The records that follow need to be output exactly as they are.

::: Supplied material

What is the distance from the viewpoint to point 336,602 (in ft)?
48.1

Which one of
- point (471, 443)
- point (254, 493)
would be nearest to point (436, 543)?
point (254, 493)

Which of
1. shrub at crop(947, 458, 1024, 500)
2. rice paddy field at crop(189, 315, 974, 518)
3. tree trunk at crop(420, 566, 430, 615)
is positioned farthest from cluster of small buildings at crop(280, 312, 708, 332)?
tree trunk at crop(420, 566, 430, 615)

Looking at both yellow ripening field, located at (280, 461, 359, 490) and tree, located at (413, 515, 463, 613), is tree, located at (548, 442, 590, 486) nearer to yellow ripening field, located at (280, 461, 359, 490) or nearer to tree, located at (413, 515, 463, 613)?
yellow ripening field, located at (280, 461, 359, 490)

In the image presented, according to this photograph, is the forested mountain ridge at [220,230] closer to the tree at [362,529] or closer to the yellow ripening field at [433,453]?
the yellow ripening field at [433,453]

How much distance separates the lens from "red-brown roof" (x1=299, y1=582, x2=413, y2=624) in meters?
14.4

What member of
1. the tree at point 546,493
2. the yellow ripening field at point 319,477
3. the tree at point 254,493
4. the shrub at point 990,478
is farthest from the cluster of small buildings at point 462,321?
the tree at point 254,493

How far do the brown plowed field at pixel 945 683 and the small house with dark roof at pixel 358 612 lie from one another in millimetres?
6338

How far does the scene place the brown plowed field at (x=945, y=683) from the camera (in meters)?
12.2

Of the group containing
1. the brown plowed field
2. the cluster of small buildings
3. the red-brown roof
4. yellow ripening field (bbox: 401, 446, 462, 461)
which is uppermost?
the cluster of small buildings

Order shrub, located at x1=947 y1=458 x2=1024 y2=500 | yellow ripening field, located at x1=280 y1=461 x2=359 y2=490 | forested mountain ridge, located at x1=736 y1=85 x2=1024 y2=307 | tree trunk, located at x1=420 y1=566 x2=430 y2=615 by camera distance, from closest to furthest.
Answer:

::::::

| Exercise answer |
What is the distance from the viewpoint to point 336,602 (in ft)?
48.1

Which one of
- point (471, 443)
- point (254, 493)
would be nearest to point (436, 543)?
point (254, 493)

Which of
1. shrub at crop(947, 458, 1024, 500)
2. rice paddy field at crop(189, 315, 974, 518)
3. tree trunk at crop(420, 566, 430, 615)
is positioned farthest from cluster of small buildings at crop(280, 312, 708, 332)?
tree trunk at crop(420, 566, 430, 615)

Looking at both yellow ripening field, located at (280, 461, 359, 490) and tree, located at (413, 515, 463, 613), is tree, located at (548, 442, 590, 486) nearer to yellow ripening field, located at (280, 461, 359, 490) or nearer to tree, located at (413, 515, 463, 613)?
yellow ripening field, located at (280, 461, 359, 490)

In the image presented, according to this photograph, is the forested mountain ridge at [220,230] closer to the tree at [362,529] or closer to the yellow ripening field at [433,453]?
the yellow ripening field at [433,453]

How much distance separates the lens from "red-brown roof" (x1=299, y1=582, x2=413, y2=624) in meters?
14.4

What member of
1. the tree at point 546,493
2. the yellow ripening field at point 319,477
3. the tree at point 254,493
4. the shrub at point 990,478
is farthest from the cluster of small buildings at point 462,321?
the tree at point 254,493

How far do the brown plowed field at pixel 945 683 and the small house with dark roof at pixel 358 612 lie from one another in millimetres?
6338

How far does the scene place the brown plowed field at (x=945, y=683) from the camera (in meters)?
12.2

Of the group containing
1. the brown plowed field
2. the cluster of small buildings
3. the red-brown roof
4. yellow ripening field (bbox: 401, 446, 462, 461)
which is uppermost?
the cluster of small buildings

Order shrub, located at x1=947 y1=458 x2=1024 y2=500 | yellow ripening field, located at x1=280 y1=461 x2=359 y2=490 | forested mountain ridge, located at x1=736 y1=85 x2=1024 y2=307 | tree trunk, located at x1=420 y1=566 x2=430 y2=615 by camera distance, from closest to furthest.
Answer:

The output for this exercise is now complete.